Abstract: Etruscan Lightning, Livers and Lore: Myth and Ritual in Ancient Etruria

Study of the religion of the Etruscans is made difficult by the lack of texts in the Etruscan language.  But with the aid of archaeological excavations, inscriptions, Latin and Greek texts, and representations in art, it is possible to reconstruct some of the striking rituals of Etruscan religion, especially in regard to prophecy and divination.
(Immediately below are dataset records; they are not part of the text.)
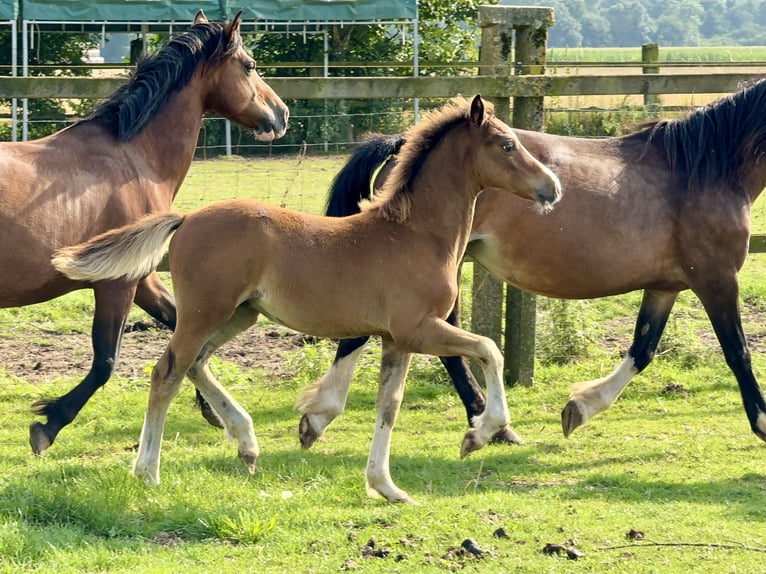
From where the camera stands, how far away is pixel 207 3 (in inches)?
833

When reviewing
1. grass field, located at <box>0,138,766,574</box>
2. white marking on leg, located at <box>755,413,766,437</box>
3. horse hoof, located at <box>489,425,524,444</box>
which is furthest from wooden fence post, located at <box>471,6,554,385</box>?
white marking on leg, located at <box>755,413,766,437</box>

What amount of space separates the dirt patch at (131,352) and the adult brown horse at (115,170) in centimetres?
143

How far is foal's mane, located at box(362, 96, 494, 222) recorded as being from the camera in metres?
5.67

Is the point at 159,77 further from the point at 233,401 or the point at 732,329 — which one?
the point at 732,329

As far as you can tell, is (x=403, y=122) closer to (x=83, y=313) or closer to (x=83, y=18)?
(x=83, y=18)

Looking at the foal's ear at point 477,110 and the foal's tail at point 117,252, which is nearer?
the foal's tail at point 117,252

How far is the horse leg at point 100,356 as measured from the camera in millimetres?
6215

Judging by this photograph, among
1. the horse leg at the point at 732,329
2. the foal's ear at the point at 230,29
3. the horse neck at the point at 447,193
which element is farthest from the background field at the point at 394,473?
the foal's ear at the point at 230,29

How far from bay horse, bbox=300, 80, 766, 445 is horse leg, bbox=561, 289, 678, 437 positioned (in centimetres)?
1

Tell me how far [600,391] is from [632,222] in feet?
3.58

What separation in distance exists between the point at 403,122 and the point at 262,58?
3.73 m

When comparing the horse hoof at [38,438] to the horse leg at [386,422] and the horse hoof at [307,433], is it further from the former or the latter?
the horse leg at [386,422]

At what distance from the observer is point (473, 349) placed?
5.32m

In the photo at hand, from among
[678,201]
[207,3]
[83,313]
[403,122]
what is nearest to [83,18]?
[207,3]
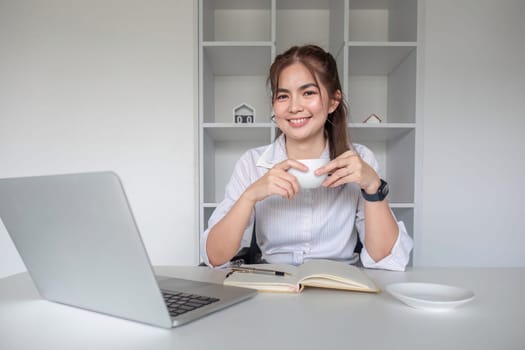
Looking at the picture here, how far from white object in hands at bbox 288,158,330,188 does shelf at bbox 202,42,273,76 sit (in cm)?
118

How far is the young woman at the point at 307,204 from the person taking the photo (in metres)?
1.10

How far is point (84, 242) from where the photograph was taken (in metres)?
0.58

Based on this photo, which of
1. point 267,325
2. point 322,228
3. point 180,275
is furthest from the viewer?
point 322,228

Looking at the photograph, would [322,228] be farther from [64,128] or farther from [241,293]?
[64,128]

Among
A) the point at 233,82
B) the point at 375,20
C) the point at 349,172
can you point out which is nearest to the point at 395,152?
the point at 375,20

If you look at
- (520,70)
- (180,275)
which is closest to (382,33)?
(520,70)

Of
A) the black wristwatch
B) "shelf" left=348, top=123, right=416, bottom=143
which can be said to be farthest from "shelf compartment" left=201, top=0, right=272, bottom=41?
the black wristwatch

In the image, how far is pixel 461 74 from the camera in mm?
2104

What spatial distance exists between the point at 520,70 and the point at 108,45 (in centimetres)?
238

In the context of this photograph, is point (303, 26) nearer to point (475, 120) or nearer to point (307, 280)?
point (475, 120)

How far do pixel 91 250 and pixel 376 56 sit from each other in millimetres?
1901

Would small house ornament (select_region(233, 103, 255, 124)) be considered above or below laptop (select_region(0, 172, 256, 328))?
above

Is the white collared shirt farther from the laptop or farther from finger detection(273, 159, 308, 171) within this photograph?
the laptop

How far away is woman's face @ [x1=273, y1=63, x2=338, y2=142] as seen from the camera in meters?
1.24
Various mythoritual elements in Etruscan art and archaeology will be explored:  the reading of lightning and thunder as showing the will of the gods;  the ritual hammering of the nail into the door or wall of a temple to mark fate and the passage of time; the representations of birds of omen in art and in Etruscan books. The Etruscans had an elaborate concept of a 16-part cosmos and the habitations of the gods which will be detailed in the lecture.
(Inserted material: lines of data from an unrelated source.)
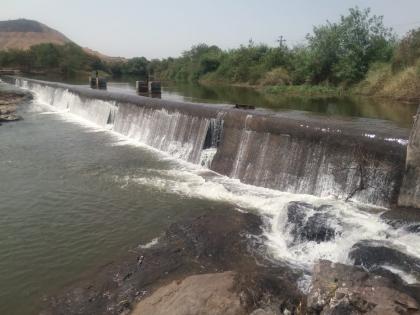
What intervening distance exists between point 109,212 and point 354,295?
6040mm

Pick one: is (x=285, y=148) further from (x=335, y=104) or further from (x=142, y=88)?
(x=142, y=88)

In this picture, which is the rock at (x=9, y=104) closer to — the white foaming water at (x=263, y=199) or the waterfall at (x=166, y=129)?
the waterfall at (x=166, y=129)

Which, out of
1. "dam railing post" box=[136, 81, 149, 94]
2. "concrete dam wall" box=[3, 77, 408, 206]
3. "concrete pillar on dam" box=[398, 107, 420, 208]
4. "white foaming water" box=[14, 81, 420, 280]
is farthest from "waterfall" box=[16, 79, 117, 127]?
"concrete pillar on dam" box=[398, 107, 420, 208]

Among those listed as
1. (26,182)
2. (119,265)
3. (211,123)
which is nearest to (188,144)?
(211,123)

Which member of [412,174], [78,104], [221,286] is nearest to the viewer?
[221,286]

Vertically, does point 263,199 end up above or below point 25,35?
below

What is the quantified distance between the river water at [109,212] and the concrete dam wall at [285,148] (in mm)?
427

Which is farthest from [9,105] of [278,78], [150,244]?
[278,78]

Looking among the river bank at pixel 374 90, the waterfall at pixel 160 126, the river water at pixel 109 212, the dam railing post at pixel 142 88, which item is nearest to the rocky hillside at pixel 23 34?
the dam railing post at pixel 142 88

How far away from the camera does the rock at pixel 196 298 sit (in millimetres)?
5082

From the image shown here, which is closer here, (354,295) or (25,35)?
(354,295)

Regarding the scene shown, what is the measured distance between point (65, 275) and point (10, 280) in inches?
34.5

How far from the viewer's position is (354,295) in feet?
15.5

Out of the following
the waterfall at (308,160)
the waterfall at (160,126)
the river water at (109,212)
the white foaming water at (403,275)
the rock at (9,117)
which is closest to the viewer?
the white foaming water at (403,275)
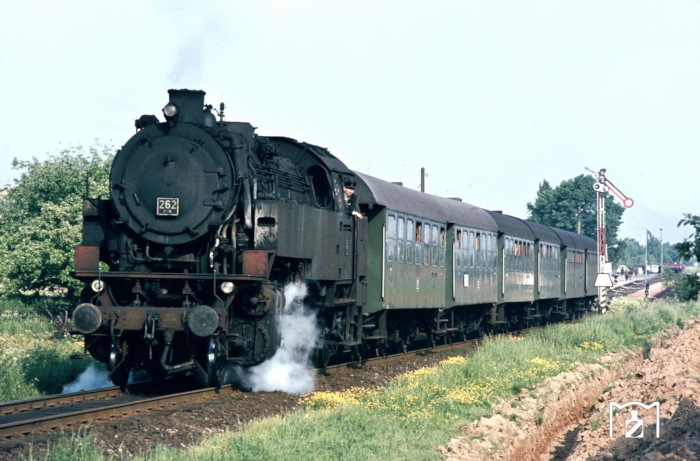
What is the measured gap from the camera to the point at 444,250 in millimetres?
22438

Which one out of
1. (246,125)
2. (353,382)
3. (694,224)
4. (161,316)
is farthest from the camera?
(353,382)

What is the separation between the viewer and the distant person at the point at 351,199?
1642cm

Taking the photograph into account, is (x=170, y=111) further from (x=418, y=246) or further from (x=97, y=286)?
(x=418, y=246)

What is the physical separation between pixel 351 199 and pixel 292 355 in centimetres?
343

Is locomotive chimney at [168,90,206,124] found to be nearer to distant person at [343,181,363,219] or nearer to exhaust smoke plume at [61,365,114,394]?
distant person at [343,181,363,219]

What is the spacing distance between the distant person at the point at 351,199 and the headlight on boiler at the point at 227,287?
4247mm

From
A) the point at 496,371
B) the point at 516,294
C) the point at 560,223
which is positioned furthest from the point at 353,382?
the point at 560,223

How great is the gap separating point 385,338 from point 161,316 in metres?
7.05

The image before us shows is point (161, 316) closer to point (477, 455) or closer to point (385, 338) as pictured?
point (477, 455)

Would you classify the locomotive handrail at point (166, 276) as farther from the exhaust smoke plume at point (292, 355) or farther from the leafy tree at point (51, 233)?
the leafy tree at point (51, 233)

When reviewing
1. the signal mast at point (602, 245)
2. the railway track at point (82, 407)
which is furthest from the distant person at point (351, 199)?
the signal mast at point (602, 245)

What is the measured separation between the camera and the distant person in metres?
16.4

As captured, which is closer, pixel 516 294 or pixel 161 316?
pixel 161 316

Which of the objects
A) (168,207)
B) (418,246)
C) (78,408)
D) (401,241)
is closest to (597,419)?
(401,241)
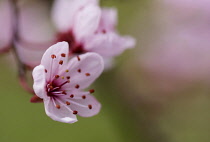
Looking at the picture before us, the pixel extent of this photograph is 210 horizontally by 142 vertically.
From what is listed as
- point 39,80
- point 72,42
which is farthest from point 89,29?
point 39,80

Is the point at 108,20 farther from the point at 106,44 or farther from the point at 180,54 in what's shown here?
the point at 180,54

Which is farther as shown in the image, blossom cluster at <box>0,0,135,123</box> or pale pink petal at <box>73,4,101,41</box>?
pale pink petal at <box>73,4,101,41</box>

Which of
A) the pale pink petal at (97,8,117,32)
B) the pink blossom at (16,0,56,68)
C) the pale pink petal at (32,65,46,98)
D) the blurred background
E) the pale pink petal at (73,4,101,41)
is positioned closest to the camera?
the pale pink petal at (32,65,46,98)

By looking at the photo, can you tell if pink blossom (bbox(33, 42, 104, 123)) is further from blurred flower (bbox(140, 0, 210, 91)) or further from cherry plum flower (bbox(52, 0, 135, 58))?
blurred flower (bbox(140, 0, 210, 91))

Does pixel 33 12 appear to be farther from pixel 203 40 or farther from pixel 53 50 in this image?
pixel 53 50

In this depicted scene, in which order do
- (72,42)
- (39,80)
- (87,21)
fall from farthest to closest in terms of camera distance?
(72,42) < (87,21) < (39,80)

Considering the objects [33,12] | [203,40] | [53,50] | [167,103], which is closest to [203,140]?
[167,103]

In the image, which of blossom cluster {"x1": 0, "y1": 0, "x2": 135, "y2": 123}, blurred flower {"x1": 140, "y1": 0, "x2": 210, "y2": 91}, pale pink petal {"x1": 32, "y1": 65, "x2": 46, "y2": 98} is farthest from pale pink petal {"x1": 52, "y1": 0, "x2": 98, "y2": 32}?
blurred flower {"x1": 140, "y1": 0, "x2": 210, "y2": 91}

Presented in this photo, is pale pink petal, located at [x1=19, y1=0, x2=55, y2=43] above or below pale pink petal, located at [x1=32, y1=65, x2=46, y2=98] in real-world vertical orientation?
below
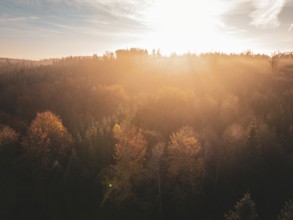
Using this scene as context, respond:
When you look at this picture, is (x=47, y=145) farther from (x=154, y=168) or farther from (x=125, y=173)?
(x=154, y=168)

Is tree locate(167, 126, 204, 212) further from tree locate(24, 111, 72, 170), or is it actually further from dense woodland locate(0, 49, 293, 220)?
tree locate(24, 111, 72, 170)

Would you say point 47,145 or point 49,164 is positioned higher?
point 47,145

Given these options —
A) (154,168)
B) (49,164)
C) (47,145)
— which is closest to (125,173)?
(154,168)

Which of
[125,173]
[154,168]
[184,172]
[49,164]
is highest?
[154,168]

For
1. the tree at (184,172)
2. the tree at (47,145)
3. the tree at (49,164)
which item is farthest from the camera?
the tree at (47,145)

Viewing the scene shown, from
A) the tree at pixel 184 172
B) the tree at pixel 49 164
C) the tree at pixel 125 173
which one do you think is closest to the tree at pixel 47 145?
the tree at pixel 49 164

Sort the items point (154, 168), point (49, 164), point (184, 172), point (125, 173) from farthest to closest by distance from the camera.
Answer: point (49, 164) < point (184, 172) < point (154, 168) < point (125, 173)

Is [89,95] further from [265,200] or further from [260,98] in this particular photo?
[265,200]

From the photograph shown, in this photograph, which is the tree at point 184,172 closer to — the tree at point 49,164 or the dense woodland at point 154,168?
the dense woodland at point 154,168

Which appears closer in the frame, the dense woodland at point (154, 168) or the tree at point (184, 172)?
the tree at point (184, 172)

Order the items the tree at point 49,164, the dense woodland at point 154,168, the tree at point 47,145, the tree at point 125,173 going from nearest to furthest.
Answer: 1. the tree at point 125,173
2. the dense woodland at point 154,168
3. the tree at point 49,164
4. the tree at point 47,145

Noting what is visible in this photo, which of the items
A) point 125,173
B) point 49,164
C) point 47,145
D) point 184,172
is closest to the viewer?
point 125,173
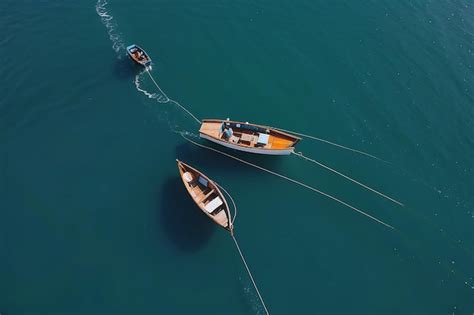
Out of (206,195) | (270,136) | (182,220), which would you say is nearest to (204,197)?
(206,195)

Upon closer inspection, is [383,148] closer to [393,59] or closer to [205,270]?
[393,59]

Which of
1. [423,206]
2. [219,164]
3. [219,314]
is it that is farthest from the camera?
[219,164]

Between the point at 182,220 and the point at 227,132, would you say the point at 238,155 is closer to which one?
the point at 227,132

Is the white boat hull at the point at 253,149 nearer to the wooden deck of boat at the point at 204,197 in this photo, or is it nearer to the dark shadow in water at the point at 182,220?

The lecture includes the intriguing myth of Tages, the magic child who popped out of a ploughed furrow at Tarquinia and revealed the principles of Etruscan religion (the Etrusca disciplina),  which were then written down by the hero Tarchon. Excavations at Tarquinia have produced an amazing find, a burial of an epileptic child near a great cavity in the earth and a stone altar,  that may have given rise to the myth or served as a confirmation of its reality. Divination is further examined in regard to the reading of the liver of sacrificial animals, seen in representations of the Etruscan seer Umaele and the Greek priest Chalchas. 



Short bibliography and/or website on lecture topic (for lay reader):

Nancy T. de Grummond and Erika Simon,  The Religion of the Etruscans, Austin: University of Texas Press, 2006. 

Nancy T. de Grummond,  Etruscan Myth, Sacred History and Legend, Philadelphia: U. of Pennsylvania Museum of Archaeology and Anthropology, 2006.